Instructions for the task » Omit every picture, then return the listing verbatim.

:::

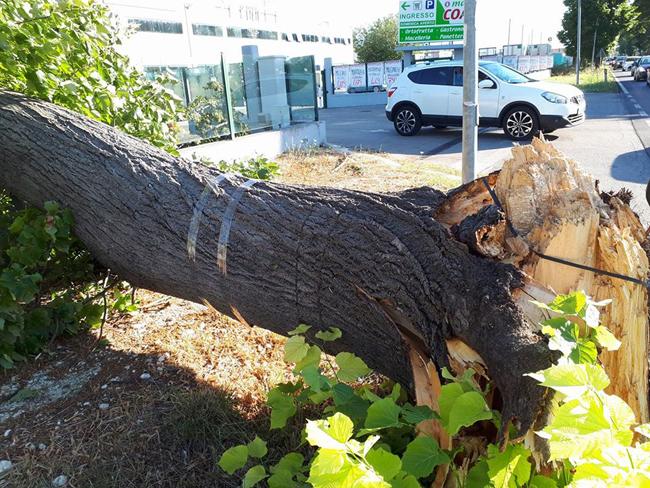 alberi caduti nel pescarese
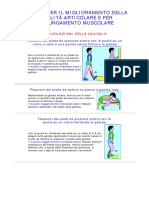 Esercizi Per Migliorare Mobilità Articolare e Allungamento Muscolare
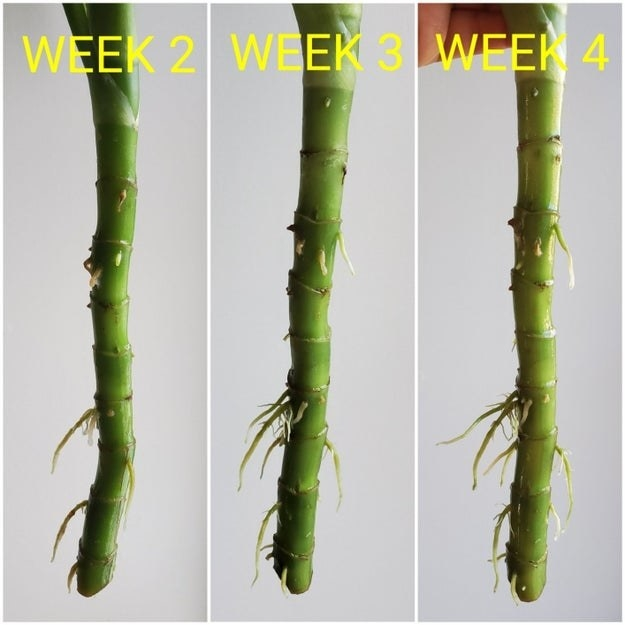 week 2: small roots week 3: slightly longer roots week 4: even longer roots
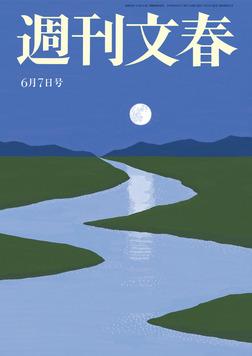 週刊文春 6月7日号-電子書籍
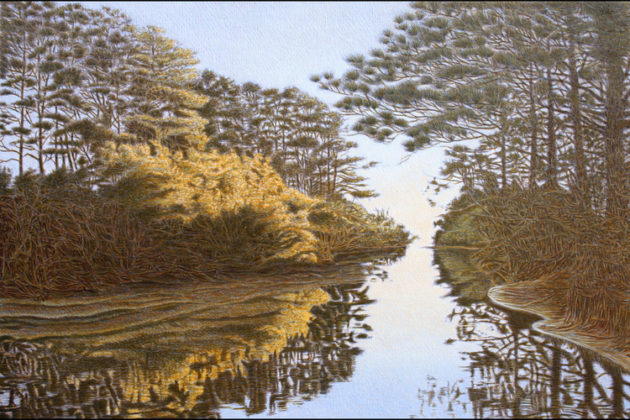 Local painter Richard Toft captures beautiful the beauty of Virginia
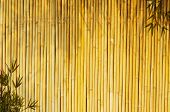 Light Golden bamboo Background great for any project. frame of bamboo-leaves background. Please take a look at my similar bamboo-images poster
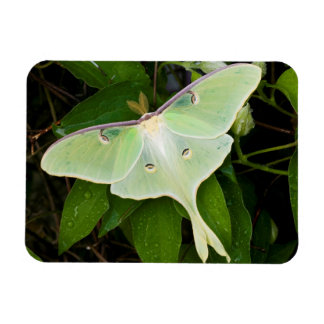 Luna Moth on Carnaby Clematis Magnet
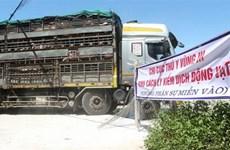 Importation d'un lot de 500 cochons vivants de Thaïlande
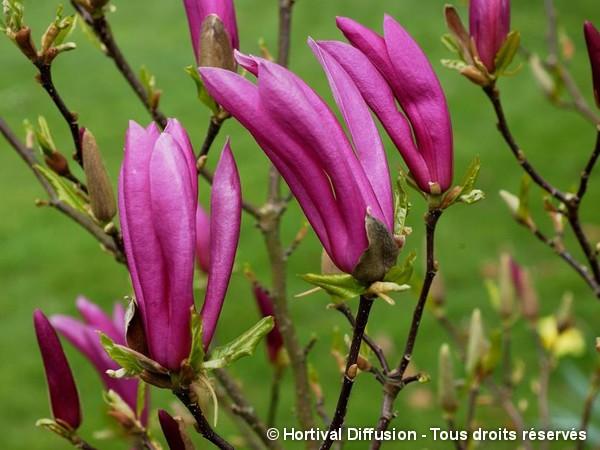 Magnolia Susan, Magnolier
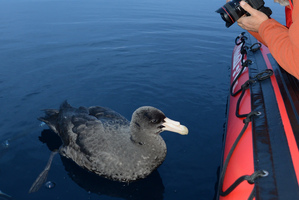 Orca Research Trust volunteer Walter Streit photographs the petrel which appeared to be in no hurry to seize its new freedom. Photo / Ingrid Visser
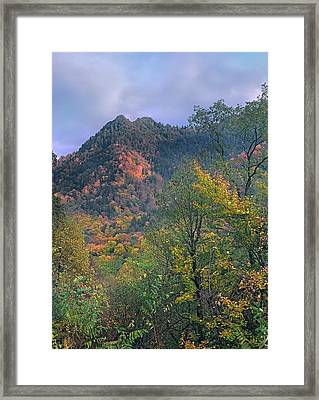Chimney Tops, Great Smokey Mountains Framed Print
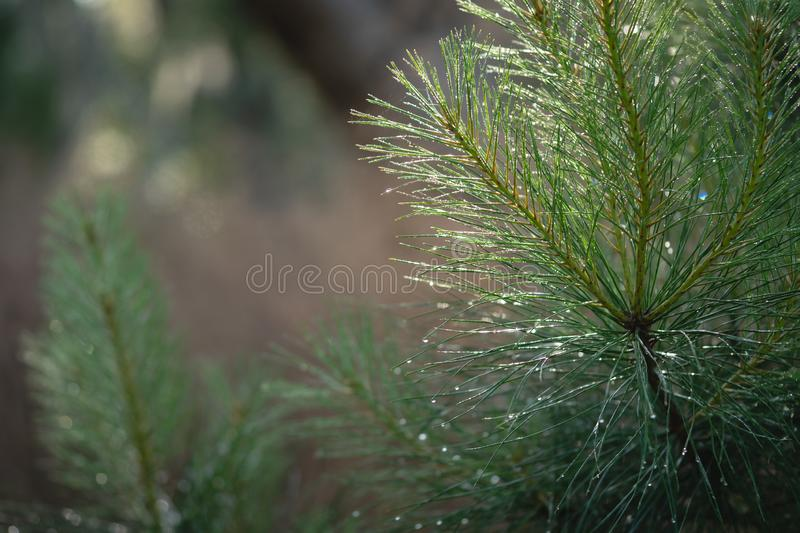 Fall background of young pine trees. With morning dew on the needles stock photography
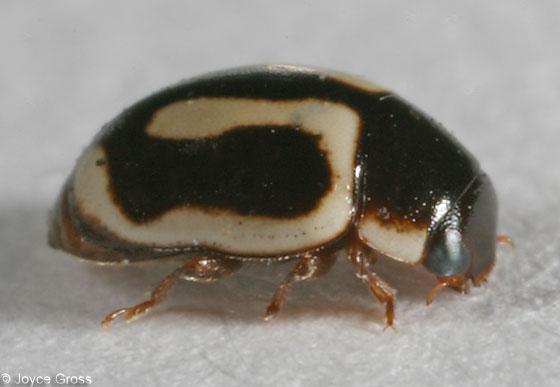 ladybeetle - Hyperaspidius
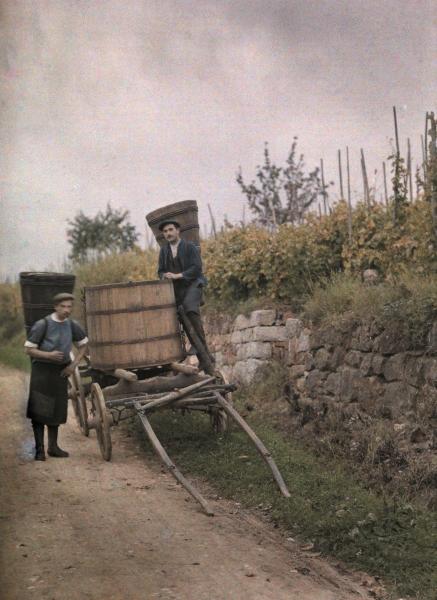 Jules Gervais-Courtellemont- Grape Harvest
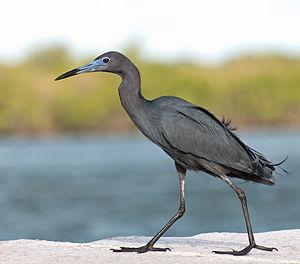 Egretta caerulea English: A Little Blue Heron ...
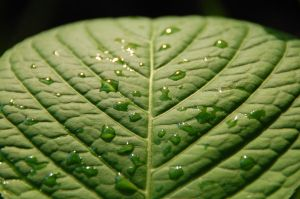 Leaf With Raindrops by dancingkat33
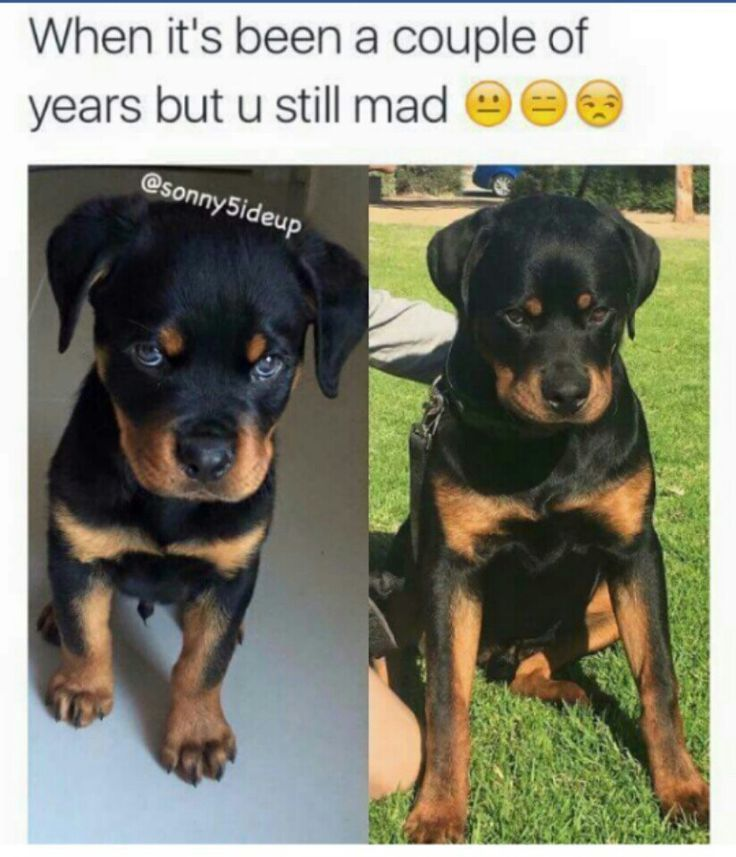 Best 25 rottweiler funny ideas on pinterest mad face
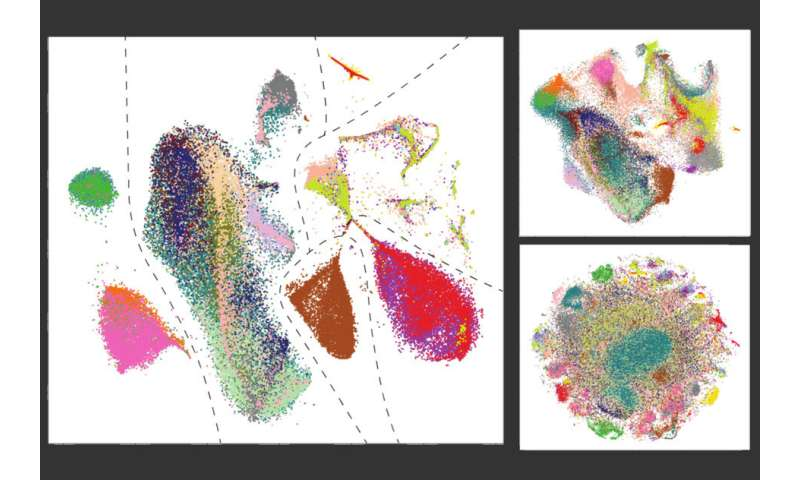 Merging cell datasets, panorama style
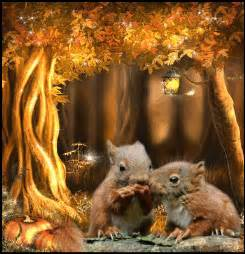 autumn squirrels pictures, photos, and images for facebook
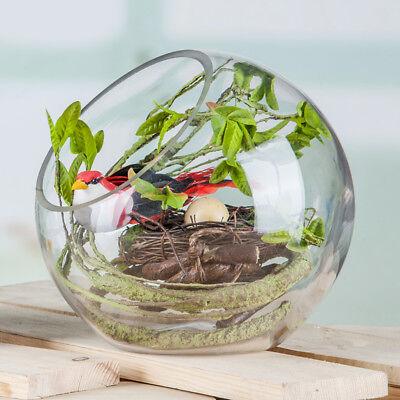 Globe Glass Ball Planter Vase Flower Plant Pot Terrarium Container Tabletop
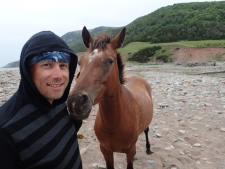 Am i a Horse Whisperer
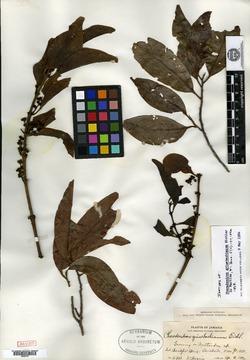 Image of Phoradendron grisebachianum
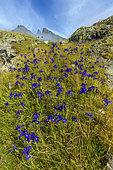 Iris des Pyrenées (Iris latifolia) en fleurs dans le massif de l'Ossau, Parc National des Pyrénées, France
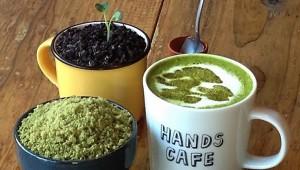盆栽と触れ合える! 渋谷東急ハンズに『BONSAI CAFE』(盆栽カフェ)が期間限定オープン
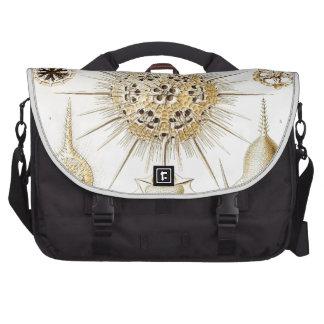 PHAEODARIA Ernst Haeckel Kunstformen der Natur Laptop Bag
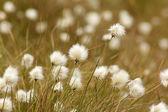 Cotton Grass in bloom — Stockfoto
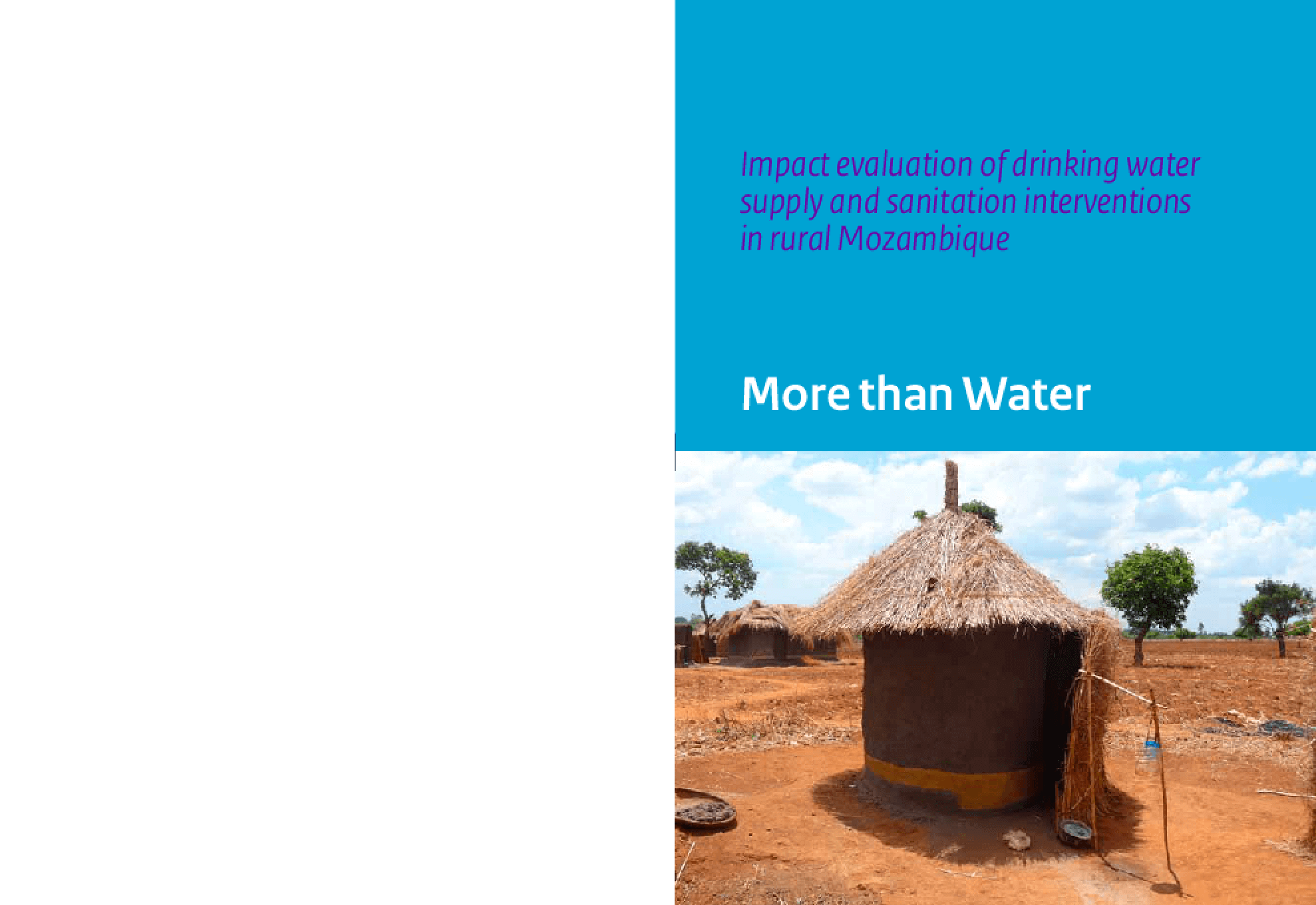 Impact Evaluation of Drinking Water Supply and Sanitation Interventions in Rural Mozambique: More Than Water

:::

Solution for this problem »
 alberi caduti nel pescarese
 Esercizi Per Migliorare Mobilità Articolare e Allungamento Muscolare
 week 2: small roots week 3: slightly longer roots week 4: even longer roots
 週刊文春 6月7日号-電子書籍
 Local painter Richard Toft captures beautiful the beauty of Virginia
 Light Golden bamboo Background great for any project. frame of bamboo-leaves background. Please take a look at my similar bamboo-images poster
 Luna Moth on Carnaby Clematis Magnet
 Importation d'un lot de 500 cochons vivants de Thaïlande
 Magnolia Susan, Magnolier
 Orca Research Trust volunteer Walter Streit photographs the petrel which appeared to be in no hurry to seize its new freedom. Photo / Ingrid Visser
Chimney Tops, Great Smokey Mountains Framed Print
 Fall background of young pine trees. With morning dew on the needles stock photography
 ladybeetle - Hyperaspidius
 Jules Gervais-Courtellemont- Grape Harvest
 Egretta caerulea English: A Little Blue Heron ...
 Leaf With Raindrops by dancingkat33
 Best 25 rottweiler funny ideas on pinterest mad face
 Merging cell datasets, panorama style
 autumn squirrels pictures, photos, and images for facebook
 Globe Glass Ball Planter Vase Flower Plant Pot Terrarium Container Tabletop
 Am i a Horse Whisperer
 Image of Phoradendron grisebachianum
 Iris des Pyrenées (Iris latifolia) en fleurs dans le massif de l'Ossau, Parc National des Pyrénées, France
盆栽と触れ合える! 渋谷東急ハンズに『BONSAI CAFE』(盆栽カフェ)が期間限定オープン
 PHAEODARIA Ernst Haeckel Kunstformen der Natur Laptop Bag
 Cotton Grass in bloom — Stockfoto
 Impact Evaluation of Drinking Water Supply and Sanitation Interventions in Rural Mozambique: More Than Water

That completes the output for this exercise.